>> Start

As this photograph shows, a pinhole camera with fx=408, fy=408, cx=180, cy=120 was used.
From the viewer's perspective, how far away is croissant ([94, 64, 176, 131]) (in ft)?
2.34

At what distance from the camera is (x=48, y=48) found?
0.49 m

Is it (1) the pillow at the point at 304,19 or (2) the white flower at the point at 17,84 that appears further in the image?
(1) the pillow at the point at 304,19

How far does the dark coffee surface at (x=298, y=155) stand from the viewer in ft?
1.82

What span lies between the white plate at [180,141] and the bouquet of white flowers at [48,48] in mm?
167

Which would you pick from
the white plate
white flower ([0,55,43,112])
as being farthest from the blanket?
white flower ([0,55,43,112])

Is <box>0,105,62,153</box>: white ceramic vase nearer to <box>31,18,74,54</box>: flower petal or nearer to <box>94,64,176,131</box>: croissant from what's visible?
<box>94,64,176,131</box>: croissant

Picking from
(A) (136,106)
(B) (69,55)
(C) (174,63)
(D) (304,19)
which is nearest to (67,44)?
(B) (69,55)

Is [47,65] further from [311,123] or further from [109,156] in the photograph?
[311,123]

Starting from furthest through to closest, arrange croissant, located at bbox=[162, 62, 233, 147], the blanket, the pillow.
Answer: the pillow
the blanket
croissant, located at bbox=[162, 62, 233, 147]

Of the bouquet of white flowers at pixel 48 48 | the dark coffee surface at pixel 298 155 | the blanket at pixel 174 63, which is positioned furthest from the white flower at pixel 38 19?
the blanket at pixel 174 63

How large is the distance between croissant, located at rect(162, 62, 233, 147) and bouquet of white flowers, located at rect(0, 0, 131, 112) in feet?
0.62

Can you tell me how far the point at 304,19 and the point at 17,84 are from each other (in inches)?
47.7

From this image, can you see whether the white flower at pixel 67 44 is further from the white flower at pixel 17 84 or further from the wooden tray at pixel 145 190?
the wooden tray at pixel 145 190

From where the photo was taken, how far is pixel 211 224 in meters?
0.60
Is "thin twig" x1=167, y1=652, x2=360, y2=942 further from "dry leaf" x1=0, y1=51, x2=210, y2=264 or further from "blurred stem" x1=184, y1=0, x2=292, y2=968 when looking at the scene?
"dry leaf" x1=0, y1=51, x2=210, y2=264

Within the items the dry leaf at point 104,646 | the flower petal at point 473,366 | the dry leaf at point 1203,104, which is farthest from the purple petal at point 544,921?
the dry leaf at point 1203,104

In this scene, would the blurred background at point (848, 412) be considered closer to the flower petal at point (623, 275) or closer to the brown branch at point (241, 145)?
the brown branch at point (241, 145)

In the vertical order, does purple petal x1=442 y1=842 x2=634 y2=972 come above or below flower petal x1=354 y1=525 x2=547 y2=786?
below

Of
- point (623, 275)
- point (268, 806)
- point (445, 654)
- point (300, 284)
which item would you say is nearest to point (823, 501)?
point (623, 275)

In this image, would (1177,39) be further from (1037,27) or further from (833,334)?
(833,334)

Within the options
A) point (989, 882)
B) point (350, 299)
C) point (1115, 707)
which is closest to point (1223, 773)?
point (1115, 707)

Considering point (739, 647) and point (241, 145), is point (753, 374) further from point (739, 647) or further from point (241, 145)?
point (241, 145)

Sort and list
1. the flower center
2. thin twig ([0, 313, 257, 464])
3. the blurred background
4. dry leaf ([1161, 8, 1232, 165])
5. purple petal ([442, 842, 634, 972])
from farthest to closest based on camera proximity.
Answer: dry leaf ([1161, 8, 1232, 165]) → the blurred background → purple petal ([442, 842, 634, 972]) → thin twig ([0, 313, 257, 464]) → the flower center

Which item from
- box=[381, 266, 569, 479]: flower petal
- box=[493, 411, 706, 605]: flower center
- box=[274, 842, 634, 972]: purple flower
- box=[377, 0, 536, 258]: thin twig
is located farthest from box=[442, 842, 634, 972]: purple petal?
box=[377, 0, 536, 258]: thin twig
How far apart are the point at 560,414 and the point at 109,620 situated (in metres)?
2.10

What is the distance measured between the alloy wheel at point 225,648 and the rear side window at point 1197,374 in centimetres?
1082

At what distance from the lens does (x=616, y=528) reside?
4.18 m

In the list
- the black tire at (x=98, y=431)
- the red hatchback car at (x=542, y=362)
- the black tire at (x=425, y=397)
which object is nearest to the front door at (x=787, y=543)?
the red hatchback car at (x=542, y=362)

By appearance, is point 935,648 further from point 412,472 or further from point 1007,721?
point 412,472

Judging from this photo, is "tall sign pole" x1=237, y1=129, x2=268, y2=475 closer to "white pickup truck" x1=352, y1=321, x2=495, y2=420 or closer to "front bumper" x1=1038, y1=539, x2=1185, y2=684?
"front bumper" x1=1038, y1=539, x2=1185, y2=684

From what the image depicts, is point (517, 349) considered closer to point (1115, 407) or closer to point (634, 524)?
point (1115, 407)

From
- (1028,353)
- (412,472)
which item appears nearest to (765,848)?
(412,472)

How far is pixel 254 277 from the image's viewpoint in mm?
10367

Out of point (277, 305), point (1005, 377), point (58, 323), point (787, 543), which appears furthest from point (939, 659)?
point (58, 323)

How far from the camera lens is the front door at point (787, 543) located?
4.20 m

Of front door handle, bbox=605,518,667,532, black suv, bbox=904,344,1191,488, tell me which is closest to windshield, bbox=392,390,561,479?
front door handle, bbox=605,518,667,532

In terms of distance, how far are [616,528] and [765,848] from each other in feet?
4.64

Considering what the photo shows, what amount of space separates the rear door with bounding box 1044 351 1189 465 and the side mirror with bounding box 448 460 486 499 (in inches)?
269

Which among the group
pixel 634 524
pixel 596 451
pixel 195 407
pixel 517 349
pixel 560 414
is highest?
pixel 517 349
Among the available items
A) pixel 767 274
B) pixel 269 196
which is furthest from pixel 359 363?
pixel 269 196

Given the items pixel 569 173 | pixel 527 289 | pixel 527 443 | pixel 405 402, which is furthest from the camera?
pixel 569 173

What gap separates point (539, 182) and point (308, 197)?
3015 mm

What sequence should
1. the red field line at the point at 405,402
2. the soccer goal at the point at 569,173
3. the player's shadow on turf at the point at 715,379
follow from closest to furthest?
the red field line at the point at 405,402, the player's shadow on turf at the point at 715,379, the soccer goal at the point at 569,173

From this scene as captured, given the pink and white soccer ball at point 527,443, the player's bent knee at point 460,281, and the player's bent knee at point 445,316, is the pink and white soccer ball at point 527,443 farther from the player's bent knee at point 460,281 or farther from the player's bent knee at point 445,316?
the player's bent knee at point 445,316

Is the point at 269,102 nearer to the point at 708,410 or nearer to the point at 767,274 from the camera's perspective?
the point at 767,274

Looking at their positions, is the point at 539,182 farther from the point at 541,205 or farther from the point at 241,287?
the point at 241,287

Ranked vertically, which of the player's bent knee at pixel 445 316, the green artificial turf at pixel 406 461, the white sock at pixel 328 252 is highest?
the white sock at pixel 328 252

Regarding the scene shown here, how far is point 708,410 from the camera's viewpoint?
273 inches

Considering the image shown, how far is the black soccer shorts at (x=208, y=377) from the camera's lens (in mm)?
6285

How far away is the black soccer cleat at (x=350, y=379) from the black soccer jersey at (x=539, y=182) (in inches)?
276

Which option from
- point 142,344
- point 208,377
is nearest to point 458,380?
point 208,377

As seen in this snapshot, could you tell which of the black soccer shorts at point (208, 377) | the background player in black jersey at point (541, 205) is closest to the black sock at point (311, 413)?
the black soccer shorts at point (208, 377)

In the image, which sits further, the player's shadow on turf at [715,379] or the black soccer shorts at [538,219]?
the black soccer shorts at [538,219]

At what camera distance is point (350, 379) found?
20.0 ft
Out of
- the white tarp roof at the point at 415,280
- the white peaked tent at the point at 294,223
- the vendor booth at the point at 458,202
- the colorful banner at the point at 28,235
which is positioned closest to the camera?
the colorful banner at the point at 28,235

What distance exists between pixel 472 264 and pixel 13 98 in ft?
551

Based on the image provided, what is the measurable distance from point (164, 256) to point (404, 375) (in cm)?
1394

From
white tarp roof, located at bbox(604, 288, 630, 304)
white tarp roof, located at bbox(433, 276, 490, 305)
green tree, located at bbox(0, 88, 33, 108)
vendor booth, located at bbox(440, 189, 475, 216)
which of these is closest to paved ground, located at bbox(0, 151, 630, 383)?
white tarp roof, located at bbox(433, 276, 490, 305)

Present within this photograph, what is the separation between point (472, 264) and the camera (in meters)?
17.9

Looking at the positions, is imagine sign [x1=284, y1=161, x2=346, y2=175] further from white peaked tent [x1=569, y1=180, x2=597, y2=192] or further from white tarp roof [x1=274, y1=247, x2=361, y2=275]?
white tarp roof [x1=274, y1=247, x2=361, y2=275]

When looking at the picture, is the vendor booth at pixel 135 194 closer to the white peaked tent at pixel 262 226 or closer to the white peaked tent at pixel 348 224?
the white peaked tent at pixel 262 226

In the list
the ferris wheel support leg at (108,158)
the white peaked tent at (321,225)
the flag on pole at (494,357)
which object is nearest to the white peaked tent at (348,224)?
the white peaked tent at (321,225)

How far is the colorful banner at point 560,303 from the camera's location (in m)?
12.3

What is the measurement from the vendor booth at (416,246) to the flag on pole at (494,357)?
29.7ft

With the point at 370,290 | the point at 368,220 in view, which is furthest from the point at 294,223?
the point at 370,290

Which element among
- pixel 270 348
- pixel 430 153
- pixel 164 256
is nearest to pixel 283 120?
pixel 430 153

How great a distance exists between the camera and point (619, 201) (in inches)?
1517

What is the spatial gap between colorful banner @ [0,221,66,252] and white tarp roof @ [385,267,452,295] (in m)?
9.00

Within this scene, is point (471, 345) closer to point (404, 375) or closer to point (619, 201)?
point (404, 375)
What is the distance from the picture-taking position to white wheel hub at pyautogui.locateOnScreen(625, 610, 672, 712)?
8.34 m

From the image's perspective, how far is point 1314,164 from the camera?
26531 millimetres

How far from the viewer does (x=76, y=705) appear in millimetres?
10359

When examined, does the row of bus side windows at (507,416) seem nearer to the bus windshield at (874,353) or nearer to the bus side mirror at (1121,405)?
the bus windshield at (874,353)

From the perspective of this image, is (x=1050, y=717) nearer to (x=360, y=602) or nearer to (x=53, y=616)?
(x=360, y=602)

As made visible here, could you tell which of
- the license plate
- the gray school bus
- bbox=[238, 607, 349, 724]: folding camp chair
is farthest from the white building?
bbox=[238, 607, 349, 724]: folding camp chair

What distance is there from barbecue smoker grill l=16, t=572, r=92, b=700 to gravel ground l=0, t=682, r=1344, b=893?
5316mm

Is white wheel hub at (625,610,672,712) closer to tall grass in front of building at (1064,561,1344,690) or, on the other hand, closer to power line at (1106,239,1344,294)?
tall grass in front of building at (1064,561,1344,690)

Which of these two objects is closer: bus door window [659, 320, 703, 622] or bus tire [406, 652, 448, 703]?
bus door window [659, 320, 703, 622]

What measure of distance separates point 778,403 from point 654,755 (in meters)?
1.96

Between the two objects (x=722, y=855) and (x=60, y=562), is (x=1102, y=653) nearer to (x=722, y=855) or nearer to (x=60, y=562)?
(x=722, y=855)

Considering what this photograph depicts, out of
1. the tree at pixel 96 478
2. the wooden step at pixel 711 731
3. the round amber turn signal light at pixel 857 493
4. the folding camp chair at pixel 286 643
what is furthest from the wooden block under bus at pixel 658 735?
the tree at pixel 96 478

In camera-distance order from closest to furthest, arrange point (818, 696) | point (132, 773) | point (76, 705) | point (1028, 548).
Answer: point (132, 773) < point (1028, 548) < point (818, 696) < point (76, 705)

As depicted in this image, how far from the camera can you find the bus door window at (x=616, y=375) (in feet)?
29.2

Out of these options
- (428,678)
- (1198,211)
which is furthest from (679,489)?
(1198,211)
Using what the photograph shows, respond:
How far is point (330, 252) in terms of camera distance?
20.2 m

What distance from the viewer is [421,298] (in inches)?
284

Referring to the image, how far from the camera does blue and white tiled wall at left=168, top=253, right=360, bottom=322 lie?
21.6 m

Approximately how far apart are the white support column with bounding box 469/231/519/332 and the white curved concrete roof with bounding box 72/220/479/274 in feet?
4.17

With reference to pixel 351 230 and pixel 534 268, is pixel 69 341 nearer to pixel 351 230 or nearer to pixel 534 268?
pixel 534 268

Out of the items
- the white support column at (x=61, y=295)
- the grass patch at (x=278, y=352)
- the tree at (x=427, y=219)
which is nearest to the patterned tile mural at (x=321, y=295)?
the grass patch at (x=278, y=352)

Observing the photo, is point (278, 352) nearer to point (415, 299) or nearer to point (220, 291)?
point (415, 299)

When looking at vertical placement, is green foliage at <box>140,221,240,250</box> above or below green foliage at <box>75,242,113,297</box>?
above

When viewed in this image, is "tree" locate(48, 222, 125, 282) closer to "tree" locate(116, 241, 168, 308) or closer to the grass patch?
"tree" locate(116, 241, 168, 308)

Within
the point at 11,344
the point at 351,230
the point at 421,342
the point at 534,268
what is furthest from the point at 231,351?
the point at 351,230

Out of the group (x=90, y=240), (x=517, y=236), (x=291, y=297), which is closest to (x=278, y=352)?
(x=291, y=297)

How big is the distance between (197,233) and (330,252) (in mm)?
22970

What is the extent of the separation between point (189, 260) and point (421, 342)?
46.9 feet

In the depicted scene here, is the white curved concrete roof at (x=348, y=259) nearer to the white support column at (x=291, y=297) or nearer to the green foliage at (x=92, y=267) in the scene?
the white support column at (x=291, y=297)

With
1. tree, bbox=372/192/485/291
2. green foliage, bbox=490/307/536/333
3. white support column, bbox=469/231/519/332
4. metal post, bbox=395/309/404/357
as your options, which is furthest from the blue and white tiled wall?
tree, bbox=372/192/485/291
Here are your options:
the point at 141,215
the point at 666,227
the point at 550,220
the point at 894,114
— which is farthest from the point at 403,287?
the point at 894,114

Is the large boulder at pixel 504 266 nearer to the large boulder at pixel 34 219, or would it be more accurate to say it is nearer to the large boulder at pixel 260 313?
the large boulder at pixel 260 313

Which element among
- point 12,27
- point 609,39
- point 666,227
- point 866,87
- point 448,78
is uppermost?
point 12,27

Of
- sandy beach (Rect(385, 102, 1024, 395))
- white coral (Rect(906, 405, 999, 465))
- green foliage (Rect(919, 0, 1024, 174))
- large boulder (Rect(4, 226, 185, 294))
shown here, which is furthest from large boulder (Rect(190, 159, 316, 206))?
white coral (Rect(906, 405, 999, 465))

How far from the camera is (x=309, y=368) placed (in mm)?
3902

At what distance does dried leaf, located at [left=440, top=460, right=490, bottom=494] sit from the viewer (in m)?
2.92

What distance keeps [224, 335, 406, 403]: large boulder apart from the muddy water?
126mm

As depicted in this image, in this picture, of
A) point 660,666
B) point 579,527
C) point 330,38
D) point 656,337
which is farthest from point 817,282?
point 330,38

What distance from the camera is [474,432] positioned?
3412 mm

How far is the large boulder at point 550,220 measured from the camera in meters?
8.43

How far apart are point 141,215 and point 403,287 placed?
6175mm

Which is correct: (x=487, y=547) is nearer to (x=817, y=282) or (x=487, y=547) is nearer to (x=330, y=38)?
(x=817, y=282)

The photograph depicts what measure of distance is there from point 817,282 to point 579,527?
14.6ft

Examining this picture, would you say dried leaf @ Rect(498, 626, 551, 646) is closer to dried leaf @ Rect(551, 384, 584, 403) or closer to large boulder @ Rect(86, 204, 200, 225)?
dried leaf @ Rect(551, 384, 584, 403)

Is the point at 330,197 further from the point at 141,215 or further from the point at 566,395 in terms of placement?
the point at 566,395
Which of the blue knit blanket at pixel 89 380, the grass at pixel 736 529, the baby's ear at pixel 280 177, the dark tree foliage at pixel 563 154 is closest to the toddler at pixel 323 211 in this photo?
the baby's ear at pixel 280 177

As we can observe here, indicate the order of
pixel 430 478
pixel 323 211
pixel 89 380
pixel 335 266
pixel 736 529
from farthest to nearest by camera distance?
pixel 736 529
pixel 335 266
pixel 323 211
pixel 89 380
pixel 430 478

>> End

[EXERCISE TASK] The required output is the span of lines from the one containing "Which of the blue" to the last line, reproduced character for character.

[ANSWER TO THE PROBLEM]
Which of the blue knit blanket at pixel 89 380, the grass at pixel 736 529, the baby's ear at pixel 280 177, the dark tree foliage at pixel 563 154 is closest to the toddler at pixel 323 211 in this photo?
the baby's ear at pixel 280 177

As we can observe here, indicate the order of
pixel 430 478
pixel 323 211
pixel 89 380
pixel 335 266
pixel 736 529
from farthest to nearest by camera distance?
pixel 736 529
pixel 335 266
pixel 323 211
pixel 89 380
pixel 430 478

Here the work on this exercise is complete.